◆ 발췌 원문:
[PyTorch] YOLOv3 학습을 위한 VOC2007 커스텀 데이터셋 생성하기

Python/PyTorch 공부

[PyTorch] YOLOv3 학습을 위한 VOC2007 커스텀 데이터셋 생성하기

AI 꿈나무 2021. 3. 15. 21:32

COCO dataset은 용량이 너무 크기 때문에 구글 코랩에서 YOLOv3을 학습시키는데에 무리가 있습니다. 여러번 시도했지만.. 실패했네요ㅎㅎ 그래서 저용량의 VOC2007 dataset을 가져왔습니다!

VOC2007 dataset을 다운로드 받고, 커스텀 데이터셋을 생성하여 바운딩박스 출력값이 (class, cx, cy, w, h)되도록 만들겠습니다.

구글 코랩을 마운트 합니다.

from google.colab import drive
drive.mount('yolov3')

dataset을 다운로드 받고 압축을 풀어줍니다. 다운로드 받을 디렉토리 경로를 잘 설정해줘야 합니다.

!mkdir train
!mkdir test
!wget http://pjreddie.com/media/files/VOCtrainval_06-Nov-2007.tar -P train/
!wget http://pjreddie.com/media/files/VOCtest_06-Nov-2007.tar -P test/
!tar -xf test/VOCtest_06-Nov-2007.tar -C test/
!tar -xf train/VOCtrainval_06-Nov-2007.tar -C train/
!rm -rf test/VOCtest_06-Nov-2007.tar

필요한 라이브러리를 import 합니다. xmltodict 모듈은 xml 파일을 dict로 읽어옵니다.

import xmltodict
import numpy as np
import sys
import os
from torch.utils.data import Dataset
from PIL import Image
import torchvision.transforms.functional as TF
import os
import numpy as np
import torch

다운로드 받은 VOC2007 dataset의 annotation 경로를 설정합니다.

path2annotation = '/content/yolov3/MyDrive/voc_data/{}/VOCdevkit/VOC2007/Annotations'

VOC2007의 카테로리 이름을 classes에 저장합니다.

classes = ['person', # Person
           'bird', 'cat', 'cow', 'dog', 'horse', 'sheep', # Animal
           'aeroplane', 'bicycle', 'boat', 'bus', 'car', 'motorbike', 'train', # Vehicle
           'bottle', 'chair', 'dining table', 'potted plant', 'sofa', 'tv/monitor' # Indoor
           ]

이제 커스텀 데이터셋을 생성하겠습니다. 코드는 여기를 참고했습니다.

device = torch.device('cuda:0' if torch.cuda.is_available() else 'cpu')

class VOC2007Dataset(Dataset):
    def __init__(self, path2annotation, mode='train', transform=None, trans_params=None):
        self.path2annotation = path2annotation.format(mode)
        self.transform = transform
        self.trans_params = trans_params
        self.mode = mode
        self.img_inf = []
        
        for ann in [os.path.join(self.path2annotation, ann) for ann in os.listdir(self.path2annotation)]:
            f = open(ann)

◆ 과제 내용:
발췌문을 읽고 세 물음에 각각 답하세요.
1. COCO dataset으로 구글 코랩에서 YOLOv3을 학습시키기 어려운 이유는 무엇입니까?
2. 바운딩박스 출력값은 어떤 형태가 되도록 만든다고 했습니까?
3. xmltodict 모듈은 어떤 일을 합니까?
데이터는 이 작업과 아무 관련이 없습니다.

◆ 저장된 데이터:

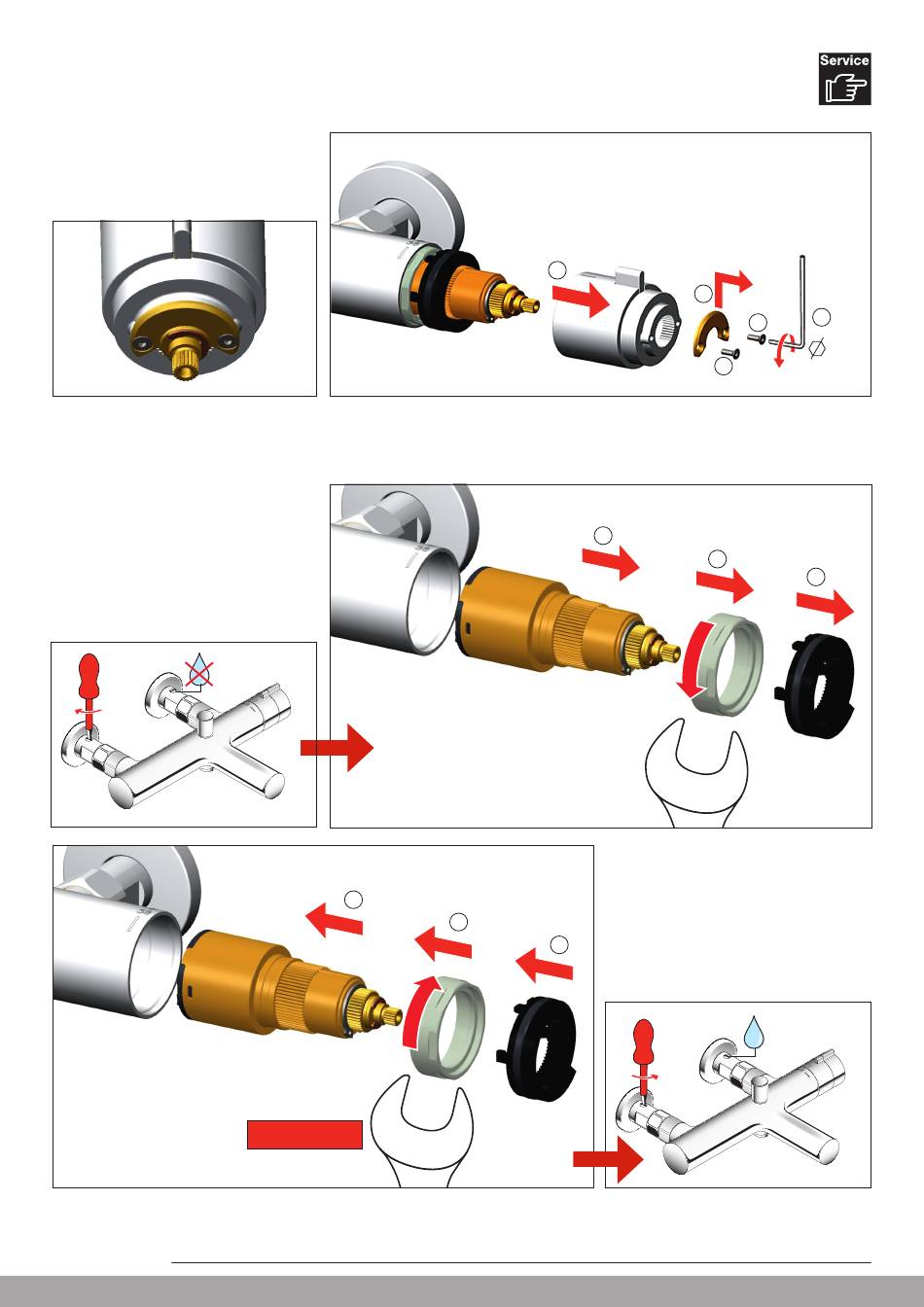 Service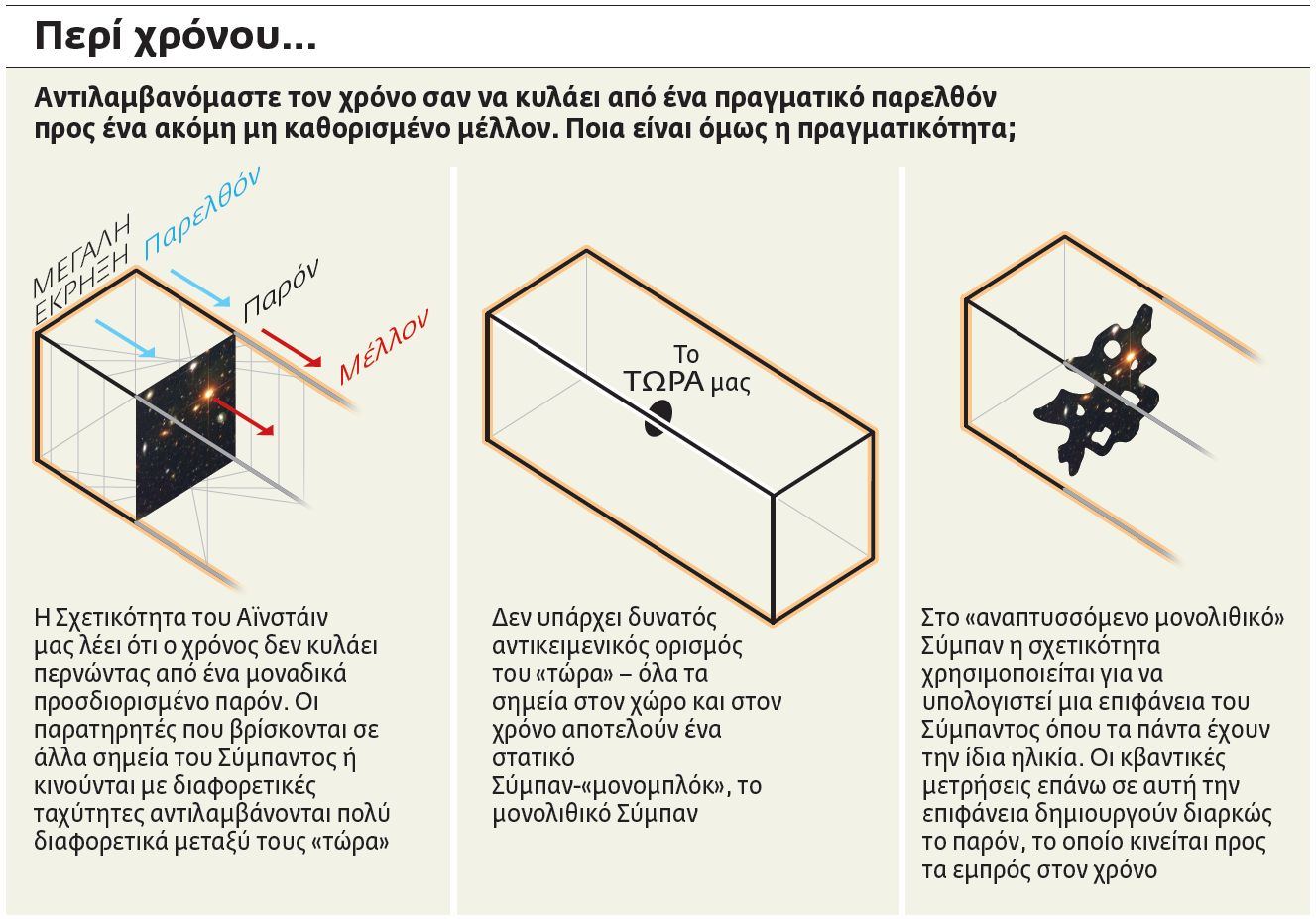 Περί χρόνου...

Αντιλαμβανόμαστε τον χρόνο σαν να κυλάει από ένα πραγματικό παρελθόν προς ένα ακόμη μη καθορισμένο μέλλον. Ποια είναι όμως η πραγματικότητα;

ΜΕΓΑΛΗ ΕΚΡΗΞΗ

Παρελθόν

Παρόν

Μέλλον

Η Σχετικότητα του Αϊνστάιν μας λέει ότι ο χρόνος δεν κυλάει περνώντας από ένα μοναδικά προσδιορισμένο παρόν. Οι παρατηρητές που βρίσκονται σε άλλα σημεία του Σύμπαντος ή κινούνται με διαφορετικές ταχύτητες αντιλαμβάνονται πολύ διαφορετικά μεταξύ τους «τώρα»

Το ΤΩΡΑ μας

Δεν υπάρχει δυνατός αντικειμενικός ορισμός του «τώρα» – όλα τα σημεία στον χώρο και στον χρόνο αποτελούν ένα στατικό Σύμπαν-«μονομπλόκ», το μονολιθικό Σύμπαν

Στο «αναπτυσσόμενο μονολιθικό» Σύμπαν η σχετικότητα χρησιμοποιείται για να υπολογιστεί μια επιφάνεια του Σύμπαντος όπου τα πάντα έχουν την ίδια ηλικία. Οι κβαντικές μετρήσεις επάνω σε αυτή την επιφάνεια δημιουργούν διαρκώς το παρόν, το οποίο κινείται προς τα εμπρός στον χρόνο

◆ 과제 답변:
1. 용량이 너무 크기 때문입니다.
2. (class, cx, cy, w, h) 형태입니다.
3. xml 파일을 dict로 읽어옵니다.